::: Datenauszüge :::

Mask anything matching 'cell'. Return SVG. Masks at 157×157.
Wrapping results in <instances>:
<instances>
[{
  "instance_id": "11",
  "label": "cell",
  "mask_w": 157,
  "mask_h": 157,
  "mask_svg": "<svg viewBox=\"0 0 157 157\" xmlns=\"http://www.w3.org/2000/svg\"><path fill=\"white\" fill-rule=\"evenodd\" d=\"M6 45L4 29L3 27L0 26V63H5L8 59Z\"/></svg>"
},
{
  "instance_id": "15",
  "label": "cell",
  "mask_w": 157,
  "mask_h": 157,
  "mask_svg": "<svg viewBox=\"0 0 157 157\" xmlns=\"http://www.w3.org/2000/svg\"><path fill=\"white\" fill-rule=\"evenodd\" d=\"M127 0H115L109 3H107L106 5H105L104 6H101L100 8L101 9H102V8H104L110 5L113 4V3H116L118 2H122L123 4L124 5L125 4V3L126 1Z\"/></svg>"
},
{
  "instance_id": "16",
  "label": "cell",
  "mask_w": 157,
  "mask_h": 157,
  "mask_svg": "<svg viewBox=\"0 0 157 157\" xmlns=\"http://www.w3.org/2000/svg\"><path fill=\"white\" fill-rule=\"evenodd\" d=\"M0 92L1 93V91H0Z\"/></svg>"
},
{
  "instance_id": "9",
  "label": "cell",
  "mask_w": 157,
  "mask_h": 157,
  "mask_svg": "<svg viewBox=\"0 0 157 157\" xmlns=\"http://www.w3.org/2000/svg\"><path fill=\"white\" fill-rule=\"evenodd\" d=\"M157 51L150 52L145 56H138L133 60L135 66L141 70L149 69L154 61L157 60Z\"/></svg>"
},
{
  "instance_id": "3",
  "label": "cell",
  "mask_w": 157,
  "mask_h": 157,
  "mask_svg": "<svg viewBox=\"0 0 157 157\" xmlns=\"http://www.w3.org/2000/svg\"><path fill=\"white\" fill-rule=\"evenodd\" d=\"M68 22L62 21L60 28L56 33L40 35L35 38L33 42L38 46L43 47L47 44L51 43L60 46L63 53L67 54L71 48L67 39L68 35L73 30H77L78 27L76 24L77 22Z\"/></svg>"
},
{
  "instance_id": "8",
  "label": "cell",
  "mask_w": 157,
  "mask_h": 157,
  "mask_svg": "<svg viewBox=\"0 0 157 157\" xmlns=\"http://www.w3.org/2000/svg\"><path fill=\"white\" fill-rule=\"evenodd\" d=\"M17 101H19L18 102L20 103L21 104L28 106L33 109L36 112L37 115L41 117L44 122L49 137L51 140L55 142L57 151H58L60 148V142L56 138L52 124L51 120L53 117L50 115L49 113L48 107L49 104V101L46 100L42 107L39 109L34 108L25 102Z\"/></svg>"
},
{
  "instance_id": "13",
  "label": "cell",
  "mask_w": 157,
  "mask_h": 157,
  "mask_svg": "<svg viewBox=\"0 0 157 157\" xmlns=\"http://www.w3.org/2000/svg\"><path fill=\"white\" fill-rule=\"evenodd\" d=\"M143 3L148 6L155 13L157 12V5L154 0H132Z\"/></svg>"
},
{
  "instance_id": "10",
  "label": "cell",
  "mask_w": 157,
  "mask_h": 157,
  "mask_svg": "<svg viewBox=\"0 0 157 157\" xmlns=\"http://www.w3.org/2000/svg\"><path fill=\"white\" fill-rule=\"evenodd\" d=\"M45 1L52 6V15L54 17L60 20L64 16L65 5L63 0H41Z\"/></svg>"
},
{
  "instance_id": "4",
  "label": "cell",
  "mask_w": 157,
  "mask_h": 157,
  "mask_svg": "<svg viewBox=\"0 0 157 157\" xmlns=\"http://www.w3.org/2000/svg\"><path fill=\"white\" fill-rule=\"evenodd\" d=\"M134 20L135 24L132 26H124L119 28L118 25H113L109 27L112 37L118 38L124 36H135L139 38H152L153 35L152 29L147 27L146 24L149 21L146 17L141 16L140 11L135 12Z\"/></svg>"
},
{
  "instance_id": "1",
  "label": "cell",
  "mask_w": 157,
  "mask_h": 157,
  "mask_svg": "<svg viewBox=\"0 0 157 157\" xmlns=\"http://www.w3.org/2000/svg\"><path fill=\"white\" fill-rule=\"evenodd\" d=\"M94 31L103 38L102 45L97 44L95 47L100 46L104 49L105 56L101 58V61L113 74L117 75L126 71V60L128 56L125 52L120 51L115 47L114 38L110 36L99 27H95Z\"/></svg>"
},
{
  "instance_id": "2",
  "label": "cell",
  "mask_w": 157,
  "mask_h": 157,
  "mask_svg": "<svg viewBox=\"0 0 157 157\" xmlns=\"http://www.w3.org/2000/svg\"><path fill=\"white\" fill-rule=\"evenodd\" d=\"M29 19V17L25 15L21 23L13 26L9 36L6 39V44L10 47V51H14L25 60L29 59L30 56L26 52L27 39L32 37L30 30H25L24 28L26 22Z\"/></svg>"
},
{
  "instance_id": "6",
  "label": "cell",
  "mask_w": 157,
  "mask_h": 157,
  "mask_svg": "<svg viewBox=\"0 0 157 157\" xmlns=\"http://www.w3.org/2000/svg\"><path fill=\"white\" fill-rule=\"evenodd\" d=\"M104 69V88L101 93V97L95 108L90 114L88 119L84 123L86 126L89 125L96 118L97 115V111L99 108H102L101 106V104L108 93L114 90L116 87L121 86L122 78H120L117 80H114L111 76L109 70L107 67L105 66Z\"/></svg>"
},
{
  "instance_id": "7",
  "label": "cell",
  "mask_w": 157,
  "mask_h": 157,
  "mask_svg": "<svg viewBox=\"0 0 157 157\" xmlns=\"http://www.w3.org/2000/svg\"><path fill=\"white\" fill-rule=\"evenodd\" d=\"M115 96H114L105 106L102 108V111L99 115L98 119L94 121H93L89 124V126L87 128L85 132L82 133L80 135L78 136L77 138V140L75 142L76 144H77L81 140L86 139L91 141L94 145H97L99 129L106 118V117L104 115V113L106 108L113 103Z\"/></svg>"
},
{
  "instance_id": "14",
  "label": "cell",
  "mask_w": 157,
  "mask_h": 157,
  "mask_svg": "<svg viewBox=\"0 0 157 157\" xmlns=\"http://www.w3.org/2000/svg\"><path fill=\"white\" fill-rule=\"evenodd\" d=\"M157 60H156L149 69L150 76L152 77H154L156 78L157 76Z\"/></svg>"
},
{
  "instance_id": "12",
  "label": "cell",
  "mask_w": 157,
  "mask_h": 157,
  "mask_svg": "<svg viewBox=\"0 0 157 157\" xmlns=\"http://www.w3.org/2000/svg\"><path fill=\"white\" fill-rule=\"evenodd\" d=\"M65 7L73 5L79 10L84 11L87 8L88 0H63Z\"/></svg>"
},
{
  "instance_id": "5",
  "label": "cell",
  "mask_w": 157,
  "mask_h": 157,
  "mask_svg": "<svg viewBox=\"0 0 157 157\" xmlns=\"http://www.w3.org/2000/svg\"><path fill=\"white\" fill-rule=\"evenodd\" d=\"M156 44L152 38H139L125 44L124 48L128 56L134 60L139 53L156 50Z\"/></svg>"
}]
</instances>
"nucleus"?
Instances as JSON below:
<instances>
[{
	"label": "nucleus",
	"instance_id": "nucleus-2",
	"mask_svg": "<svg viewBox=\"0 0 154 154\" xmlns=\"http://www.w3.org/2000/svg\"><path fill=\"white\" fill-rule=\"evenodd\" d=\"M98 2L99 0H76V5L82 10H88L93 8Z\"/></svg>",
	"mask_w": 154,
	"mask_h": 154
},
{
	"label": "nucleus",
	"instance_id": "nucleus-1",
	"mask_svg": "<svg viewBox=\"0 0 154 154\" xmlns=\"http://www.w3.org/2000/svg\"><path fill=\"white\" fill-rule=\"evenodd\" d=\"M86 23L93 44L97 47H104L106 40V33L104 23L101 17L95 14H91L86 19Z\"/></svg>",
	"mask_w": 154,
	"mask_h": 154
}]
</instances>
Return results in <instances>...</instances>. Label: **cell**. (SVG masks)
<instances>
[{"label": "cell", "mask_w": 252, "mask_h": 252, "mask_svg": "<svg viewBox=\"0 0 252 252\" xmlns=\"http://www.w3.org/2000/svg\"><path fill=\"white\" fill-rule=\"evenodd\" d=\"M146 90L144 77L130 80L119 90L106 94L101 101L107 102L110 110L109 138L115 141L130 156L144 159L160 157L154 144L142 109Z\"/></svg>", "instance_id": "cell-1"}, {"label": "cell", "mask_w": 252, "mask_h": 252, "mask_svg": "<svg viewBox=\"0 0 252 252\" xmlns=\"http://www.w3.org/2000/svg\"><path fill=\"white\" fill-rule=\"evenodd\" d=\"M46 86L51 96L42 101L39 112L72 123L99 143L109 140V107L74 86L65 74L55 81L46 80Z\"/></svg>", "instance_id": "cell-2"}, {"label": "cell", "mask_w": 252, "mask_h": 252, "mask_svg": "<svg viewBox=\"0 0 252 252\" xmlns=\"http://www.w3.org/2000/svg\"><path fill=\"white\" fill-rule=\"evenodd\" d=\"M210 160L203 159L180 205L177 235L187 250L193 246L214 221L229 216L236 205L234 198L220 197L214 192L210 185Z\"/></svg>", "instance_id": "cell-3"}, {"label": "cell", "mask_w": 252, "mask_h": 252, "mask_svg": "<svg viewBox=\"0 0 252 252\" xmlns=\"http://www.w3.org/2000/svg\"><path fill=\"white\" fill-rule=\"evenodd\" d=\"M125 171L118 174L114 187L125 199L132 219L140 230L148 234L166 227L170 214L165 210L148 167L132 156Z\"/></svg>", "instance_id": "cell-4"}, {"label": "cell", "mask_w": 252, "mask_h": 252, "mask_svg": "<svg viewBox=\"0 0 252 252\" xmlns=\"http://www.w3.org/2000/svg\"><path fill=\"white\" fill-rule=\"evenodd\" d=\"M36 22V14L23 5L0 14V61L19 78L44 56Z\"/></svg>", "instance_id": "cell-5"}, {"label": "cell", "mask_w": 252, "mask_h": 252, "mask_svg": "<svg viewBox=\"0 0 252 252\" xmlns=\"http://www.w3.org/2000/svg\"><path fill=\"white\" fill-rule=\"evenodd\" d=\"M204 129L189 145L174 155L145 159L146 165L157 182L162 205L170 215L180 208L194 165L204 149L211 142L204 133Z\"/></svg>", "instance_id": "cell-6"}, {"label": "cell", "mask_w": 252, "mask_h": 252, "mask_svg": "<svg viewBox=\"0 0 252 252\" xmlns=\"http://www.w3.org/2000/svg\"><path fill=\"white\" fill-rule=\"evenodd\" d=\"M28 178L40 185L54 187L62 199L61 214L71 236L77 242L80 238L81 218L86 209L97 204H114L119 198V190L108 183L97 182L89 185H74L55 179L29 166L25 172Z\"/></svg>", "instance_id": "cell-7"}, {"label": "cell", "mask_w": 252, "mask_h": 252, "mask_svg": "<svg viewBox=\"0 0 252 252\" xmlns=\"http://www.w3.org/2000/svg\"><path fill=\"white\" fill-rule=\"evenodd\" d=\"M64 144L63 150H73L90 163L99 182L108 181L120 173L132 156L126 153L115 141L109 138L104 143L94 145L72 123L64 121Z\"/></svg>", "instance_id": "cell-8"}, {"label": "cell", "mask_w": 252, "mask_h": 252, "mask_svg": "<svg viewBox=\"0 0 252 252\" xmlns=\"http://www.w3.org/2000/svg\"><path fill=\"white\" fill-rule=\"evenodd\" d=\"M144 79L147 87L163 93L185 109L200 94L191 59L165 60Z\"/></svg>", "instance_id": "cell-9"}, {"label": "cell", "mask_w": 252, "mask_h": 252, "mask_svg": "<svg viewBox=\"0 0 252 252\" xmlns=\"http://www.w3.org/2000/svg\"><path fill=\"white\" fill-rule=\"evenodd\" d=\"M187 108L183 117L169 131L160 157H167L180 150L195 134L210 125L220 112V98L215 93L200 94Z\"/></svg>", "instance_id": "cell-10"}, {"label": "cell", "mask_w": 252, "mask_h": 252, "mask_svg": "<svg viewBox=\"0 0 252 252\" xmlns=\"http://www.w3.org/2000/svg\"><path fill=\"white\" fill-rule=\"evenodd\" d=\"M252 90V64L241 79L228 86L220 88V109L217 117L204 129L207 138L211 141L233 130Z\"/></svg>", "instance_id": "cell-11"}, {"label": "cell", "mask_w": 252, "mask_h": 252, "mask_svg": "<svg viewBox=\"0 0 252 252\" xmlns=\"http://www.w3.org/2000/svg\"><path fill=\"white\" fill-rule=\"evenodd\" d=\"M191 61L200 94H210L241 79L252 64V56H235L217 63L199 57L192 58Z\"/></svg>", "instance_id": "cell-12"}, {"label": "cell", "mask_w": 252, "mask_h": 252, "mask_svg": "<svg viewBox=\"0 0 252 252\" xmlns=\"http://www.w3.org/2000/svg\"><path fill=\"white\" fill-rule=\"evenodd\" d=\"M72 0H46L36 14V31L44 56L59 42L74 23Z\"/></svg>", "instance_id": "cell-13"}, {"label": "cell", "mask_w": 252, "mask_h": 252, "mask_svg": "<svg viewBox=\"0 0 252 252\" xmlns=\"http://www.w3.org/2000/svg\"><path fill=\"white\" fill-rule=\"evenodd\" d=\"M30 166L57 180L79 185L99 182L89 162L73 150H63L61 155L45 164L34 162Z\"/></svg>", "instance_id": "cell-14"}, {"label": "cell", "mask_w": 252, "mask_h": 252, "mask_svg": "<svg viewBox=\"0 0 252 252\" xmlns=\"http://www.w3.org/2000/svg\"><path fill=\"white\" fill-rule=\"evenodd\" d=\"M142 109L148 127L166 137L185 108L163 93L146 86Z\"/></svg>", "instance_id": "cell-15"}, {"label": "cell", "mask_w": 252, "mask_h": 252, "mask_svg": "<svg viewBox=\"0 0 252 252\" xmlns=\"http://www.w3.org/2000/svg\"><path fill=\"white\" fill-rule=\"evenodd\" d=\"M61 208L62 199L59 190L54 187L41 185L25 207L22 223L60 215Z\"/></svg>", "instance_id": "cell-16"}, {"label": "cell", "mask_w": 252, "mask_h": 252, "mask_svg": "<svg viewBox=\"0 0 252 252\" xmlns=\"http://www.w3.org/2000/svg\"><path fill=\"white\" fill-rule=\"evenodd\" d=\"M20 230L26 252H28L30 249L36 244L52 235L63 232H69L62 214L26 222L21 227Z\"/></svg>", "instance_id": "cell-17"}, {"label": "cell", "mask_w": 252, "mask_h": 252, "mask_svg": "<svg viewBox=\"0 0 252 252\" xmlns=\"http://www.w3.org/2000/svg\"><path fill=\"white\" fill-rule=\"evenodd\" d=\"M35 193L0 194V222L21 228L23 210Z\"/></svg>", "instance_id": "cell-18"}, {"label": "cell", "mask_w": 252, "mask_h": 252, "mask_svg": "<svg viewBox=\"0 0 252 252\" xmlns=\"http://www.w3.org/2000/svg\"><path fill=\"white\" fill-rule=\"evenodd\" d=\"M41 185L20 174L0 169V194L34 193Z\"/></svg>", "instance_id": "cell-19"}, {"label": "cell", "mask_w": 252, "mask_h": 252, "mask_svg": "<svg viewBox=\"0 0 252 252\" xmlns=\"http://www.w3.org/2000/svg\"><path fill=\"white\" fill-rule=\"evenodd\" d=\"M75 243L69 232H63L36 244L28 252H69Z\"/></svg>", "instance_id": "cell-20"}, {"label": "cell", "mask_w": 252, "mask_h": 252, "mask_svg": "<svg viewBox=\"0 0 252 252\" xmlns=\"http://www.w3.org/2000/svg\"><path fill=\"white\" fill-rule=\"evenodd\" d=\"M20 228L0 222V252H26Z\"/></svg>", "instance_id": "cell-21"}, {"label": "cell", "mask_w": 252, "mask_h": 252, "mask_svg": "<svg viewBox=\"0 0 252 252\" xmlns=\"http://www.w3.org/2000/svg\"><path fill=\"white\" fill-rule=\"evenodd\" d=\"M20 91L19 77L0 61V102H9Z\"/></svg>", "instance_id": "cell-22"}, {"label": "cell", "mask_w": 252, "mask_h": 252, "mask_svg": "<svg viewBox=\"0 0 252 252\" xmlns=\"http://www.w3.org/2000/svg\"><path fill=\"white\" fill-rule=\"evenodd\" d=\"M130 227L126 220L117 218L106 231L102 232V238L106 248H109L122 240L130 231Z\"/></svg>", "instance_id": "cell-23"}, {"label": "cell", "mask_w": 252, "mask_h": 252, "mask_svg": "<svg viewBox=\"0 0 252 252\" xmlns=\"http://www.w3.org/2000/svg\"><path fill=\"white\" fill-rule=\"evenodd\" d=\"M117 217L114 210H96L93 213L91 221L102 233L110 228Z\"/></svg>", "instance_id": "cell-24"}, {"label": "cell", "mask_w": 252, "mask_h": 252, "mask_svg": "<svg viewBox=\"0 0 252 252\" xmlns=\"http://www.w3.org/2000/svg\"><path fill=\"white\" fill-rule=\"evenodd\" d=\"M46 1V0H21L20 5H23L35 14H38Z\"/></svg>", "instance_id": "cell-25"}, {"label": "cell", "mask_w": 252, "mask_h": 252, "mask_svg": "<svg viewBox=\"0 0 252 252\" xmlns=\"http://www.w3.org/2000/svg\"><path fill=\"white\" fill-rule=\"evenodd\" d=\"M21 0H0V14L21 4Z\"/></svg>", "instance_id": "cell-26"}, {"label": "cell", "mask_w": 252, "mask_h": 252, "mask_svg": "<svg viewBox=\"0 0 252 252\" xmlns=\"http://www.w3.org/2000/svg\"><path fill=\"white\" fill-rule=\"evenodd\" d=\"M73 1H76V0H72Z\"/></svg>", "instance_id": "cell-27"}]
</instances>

:::

**Aufgabenstellung**
Zähle, in wie vielen Zeilen der Daten die Zeichenfolge „nucleus“ vorkommt. Gib nur die Zahl an.

**Schriftliche Lösung**
5